### Records for the exercise
_____

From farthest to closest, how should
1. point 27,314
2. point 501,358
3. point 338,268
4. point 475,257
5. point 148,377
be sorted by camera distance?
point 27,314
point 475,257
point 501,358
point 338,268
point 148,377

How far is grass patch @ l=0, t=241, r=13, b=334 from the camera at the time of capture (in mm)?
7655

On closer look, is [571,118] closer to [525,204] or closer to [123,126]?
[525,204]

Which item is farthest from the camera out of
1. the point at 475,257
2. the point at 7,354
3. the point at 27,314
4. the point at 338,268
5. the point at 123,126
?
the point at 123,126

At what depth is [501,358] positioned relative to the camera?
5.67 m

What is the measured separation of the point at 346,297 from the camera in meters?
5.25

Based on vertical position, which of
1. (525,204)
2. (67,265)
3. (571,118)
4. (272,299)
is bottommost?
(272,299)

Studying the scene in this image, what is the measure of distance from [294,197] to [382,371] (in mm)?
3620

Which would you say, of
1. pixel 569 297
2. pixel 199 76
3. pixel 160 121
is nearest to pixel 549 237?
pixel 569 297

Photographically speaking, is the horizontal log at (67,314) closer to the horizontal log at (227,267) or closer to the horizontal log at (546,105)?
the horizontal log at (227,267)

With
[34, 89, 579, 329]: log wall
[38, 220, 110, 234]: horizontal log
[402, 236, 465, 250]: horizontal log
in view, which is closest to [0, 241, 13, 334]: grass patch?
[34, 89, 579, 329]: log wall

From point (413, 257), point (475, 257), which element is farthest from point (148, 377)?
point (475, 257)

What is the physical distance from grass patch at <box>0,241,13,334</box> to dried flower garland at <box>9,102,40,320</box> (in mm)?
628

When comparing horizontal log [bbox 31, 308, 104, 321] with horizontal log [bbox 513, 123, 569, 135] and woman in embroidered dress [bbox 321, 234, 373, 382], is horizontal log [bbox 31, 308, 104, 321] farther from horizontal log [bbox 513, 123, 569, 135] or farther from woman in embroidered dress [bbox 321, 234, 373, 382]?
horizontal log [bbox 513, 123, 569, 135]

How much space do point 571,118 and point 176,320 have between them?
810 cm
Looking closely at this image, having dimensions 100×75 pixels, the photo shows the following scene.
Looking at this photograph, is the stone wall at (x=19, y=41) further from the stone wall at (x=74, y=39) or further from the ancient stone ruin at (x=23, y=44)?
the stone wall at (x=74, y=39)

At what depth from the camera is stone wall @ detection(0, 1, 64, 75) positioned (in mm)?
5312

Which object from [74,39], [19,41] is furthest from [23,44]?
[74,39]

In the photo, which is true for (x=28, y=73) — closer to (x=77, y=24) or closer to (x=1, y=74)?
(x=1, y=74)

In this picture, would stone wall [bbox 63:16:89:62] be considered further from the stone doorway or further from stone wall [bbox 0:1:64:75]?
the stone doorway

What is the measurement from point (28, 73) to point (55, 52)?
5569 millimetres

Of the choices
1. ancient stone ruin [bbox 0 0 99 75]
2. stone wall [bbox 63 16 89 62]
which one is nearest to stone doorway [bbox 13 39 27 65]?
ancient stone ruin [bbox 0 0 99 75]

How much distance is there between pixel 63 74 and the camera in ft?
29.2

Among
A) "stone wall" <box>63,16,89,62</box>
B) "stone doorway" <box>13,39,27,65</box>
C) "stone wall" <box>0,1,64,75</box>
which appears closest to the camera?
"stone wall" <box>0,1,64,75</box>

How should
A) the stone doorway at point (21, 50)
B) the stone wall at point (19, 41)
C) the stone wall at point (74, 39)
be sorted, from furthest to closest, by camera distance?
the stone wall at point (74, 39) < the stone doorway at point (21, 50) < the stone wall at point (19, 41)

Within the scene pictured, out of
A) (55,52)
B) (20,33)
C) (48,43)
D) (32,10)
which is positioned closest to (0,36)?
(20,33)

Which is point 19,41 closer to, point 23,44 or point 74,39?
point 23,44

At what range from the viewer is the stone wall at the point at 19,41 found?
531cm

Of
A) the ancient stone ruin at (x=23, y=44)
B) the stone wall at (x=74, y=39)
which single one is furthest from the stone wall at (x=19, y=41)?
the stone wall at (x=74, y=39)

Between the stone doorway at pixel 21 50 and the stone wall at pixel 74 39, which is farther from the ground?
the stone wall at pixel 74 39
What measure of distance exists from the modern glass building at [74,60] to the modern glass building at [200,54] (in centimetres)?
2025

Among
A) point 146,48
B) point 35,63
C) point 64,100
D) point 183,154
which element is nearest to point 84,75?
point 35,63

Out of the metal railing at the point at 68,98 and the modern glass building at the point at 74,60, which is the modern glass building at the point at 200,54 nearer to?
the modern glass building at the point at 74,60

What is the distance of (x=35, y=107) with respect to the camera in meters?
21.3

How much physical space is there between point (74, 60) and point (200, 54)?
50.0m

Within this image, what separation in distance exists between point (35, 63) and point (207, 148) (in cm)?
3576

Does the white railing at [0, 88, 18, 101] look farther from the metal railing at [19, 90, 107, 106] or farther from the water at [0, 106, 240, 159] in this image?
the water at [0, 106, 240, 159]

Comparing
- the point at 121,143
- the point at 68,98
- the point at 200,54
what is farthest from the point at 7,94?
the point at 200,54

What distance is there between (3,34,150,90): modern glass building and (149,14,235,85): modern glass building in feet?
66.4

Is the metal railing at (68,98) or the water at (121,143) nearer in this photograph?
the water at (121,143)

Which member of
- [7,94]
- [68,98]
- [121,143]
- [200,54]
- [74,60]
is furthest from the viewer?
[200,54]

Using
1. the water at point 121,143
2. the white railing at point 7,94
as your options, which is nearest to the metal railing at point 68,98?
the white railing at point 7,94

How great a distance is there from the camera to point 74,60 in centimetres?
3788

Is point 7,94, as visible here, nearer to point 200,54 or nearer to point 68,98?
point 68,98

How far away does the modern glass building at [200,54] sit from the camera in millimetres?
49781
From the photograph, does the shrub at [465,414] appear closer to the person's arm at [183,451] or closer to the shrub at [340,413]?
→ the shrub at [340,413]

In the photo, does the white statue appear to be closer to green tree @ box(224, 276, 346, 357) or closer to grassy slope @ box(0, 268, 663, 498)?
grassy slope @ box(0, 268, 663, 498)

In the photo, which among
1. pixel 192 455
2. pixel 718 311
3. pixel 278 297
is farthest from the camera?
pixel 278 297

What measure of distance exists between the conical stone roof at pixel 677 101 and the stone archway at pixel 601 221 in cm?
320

_____

### Stated exercise
Rename "grass patch" to "turf strip" throughout all the items above, and reproduce them with no other changes.

### Reply
From farthest to closest, how should
1. point 27,314
2. point 501,358
3. point 338,268
4. point 475,257
5. point 148,377
be sorted by camera distance?
point 27,314
point 475,257
point 501,358
point 338,268
point 148,377

How far is turf strip @ l=0, t=241, r=13, b=334 from the camera at the time of capture (in mm)?
7655

On closer look, is [571,118] closer to [525,204] or closer to [123,126]?
[525,204]

Which item is farthest from the camera out of
1. the point at 475,257
2. the point at 7,354
3. the point at 27,314
4. the point at 338,268
5. the point at 123,126
?
the point at 123,126

At what depth is [501,358] positioned relative to the camera?
5.67 m

What is the measured separation of the point at 346,297 from the camera in meters?
5.25

Based on vertical position, which of
1. (525,204)
2. (67,265)
3. (571,118)
4. (272,299)
is bottommost?
(272,299)

Studying the scene in this image, what is the measure of distance from [294,197] to [382,371] (in mm)?
3620

Which would you say, of
1. pixel 569 297
2. pixel 199 76
3. pixel 160 121
is nearest to pixel 549 237?
pixel 569 297

Photographically speaking, is the horizontal log at (67,314) closer to the horizontal log at (227,267) or closer to the horizontal log at (546,105)?
the horizontal log at (227,267)

With
[34, 89, 579, 329]: log wall
[38, 220, 110, 234]: horizontal log
[402, 236, 465, 250]: horizontal log
in view, which is closest to [0, 241, 13, 334]: turf strip?
[34, 89, 579, 329]: log wall

From point (413, 257), point (475, 257), which element is farthest from point (148, 377)?
point (475, 257)

What is the physical distance from turf strip at <box>0,241,13,334</box> to dried flower garland at <box>9,102,40,320</box> (in mm)?
628

When comparing horizontal log [bbox 31, 308, 104, 321] with horizontal log [bbox 513, 123, 569, 135] and woman in embroidered dress [bbox 321, 234, 373, 382], is horizontal log [bbox 31, 308, 104, 321] farther from horizontal log [bbox 513, 123, 569, 135] or farther from woman in embroidered dress [bbox 321, 234, 373, 382]?
horizontal log [bbox 513, 123, 569, 135]

How much space do point 571,118 and point 176,320 have between them?
810 cm
Looking closely at this image, having dimensions 100×75 pixels, the photo shows the following scene.
Looking at this photograph, is the stone wall at (x=19, y=41) further from the stone wall at (x=74, y=39) or further from the ancient stone ruin at (x=23, y=44)?
the stone wall at (x=74, y=39)

At what depth from the camera is stone wall @ detection(0, 1, 64, 75) positioned (in mm)?
5312

Which object from [74,39], [19,41] is furthest from [23,44]?
[74,39]

In the photo, which is true for (x=28, y=73) — closer to (x=77, y=24) or closer to (x=1, y=74)?
(x=1, y=74)

In this picture, would stone wall [bbox 63:16:89:62] be considered further from the stone doorway or further from stone wall [bbox 0:1:64:75]?
the stone doorway

What is the measurement from point (28, 73) to point (55, 52)?
5569 millimetres

Of the choices
1. ancient stone ruin [bbox 0 0 99 75]
2. stone wall [bbox 63 16 89 62]
which one is nearest to stone doorway [bbox 13 39 27 65]?
ancient stone ruin [bbox 0 0 99 75]

How much distance is there between pixel 63 74 and the camera in ft?
29.2

Among
A) "stone wall" <box>63,16,89,62</box>
B) "stone doorway" <box>13,39,27,65</box>
C) "stone wall" <box>0,1,64,75</box>
which appears closest to the camera?
"stone wall" <box>0,1,64,75</box>

How should
A) the stone doorway at point (21, 50)
B) the stone wall at point (19, 41)
C) the stone wall at point (74, 39)
be sorted, from furthest to closest, by camera distance?
the stone wall at point (74, 39) < the stone doorway at point (21, 50) < the stone wall at point (19, 41)

Within the scene pictured, out of
A) (55,52)
B) (20,33)
C) (48,43)
D) (32,10)
which is positioned closest to (0,36)?
(20,33)

Which is point 19,41 closer to, point 23,44 or point 74,39?
point 23,44

At what range from the viewer is the stone wall at the point at 19,41 found?
531cm

Of
A) the ancient stone ruin at (x=23, y=44)
B) the stone wall at (x=74, y=39)
which single one is furthest from the stone wall at (x=19, y=41)?
the stone wall at (x=74, y=39)

Between the stone doorway at pixel 21 50 and the stone wall at pixel 74 39, which is farther from the ground?
the stone wall at pixel 74 39
What measure of distance exists from the modern glass building at [74,60] to the modern glass building at [200,54] (in centimetres)?
2025

Among
A) point 146,48
B) point 35,63
C) point 64,100
D) point 183,154
which element is nearest to point 84,75?
point 35,63

Out of the metal railing at the point at 68,98 and the modern glass building at the point at 74,60, which is the modern glass building at the point at 200,54 nearer to?
the modern glass building at the point at 74,60

What is the distance of (x=35, y=107) with respect to the camera in meters?
21.3

How much physical space is there between point (74, 60) and point (200, 54)?
50.0m

Within this image, what separation in distance exists between point (35, 63) and point (207, 148) (in cm)?
3576

Does the white railing at [0, 88, 18, 101] look farther from the metal railing at [19, 90, 107, 106] or farther from the water at [0, 106, 240, 159] in this image?
the water at [0, 106, 240, 159]

Comparing
- the point at 121,143
- the point at 68,98
- the point at 200,54
what is farthest from the point at 7,94?
the point at 200,54

What distance is there between (3,34,150,90): modern glass building and (149,14,235,85): modern glass building in feet?
66.4

Is the metal railing at (68,98) or the water at (121,143) nearer in this photograph?
the water at (121,143)

Which member of
- [7,94]
- [68,98]
- [121,143]
- [200,54]
- [74,60]
is furthest from the viewer?
[200,54]

Using
1. the water at point 121,143
2. the white railing at point 7,94
as your options, which is nearest to the metal railing at point 68,98?
the white railing at point 7,94

How great a distance is there from the camera to point 74,60 in centimetres?
3788

Is point 7,94, as visible here, nearer to point 200,54 or nearer to point 68,98?
point 68,98

How far away does the modern glass building at [200,54] sit from the camera in millimetres?
49781
From the photograph, does the shrub at [465,414] appear closer to the person's arm at [183,451] or closer to the shrub at [340,413]?
→ the shrub at [340,413]

In the photo, does the white statue appear to be closer to green tree @ box(224, 276, 346, 357) or closer to grassy slope @ box(0, 268, 663, 498)?
grassy slope @ box(0, 268, 663, 498)

In the photo, which among
1. pixel 192 455
2. pixel 718 311
3. pixel 278 297
is farthest from the camera?
pixel 278 297

What measure of distance exists between the conical stone roof at pixel 677 101 and the stone archway at pixel 601 221 in cm?
320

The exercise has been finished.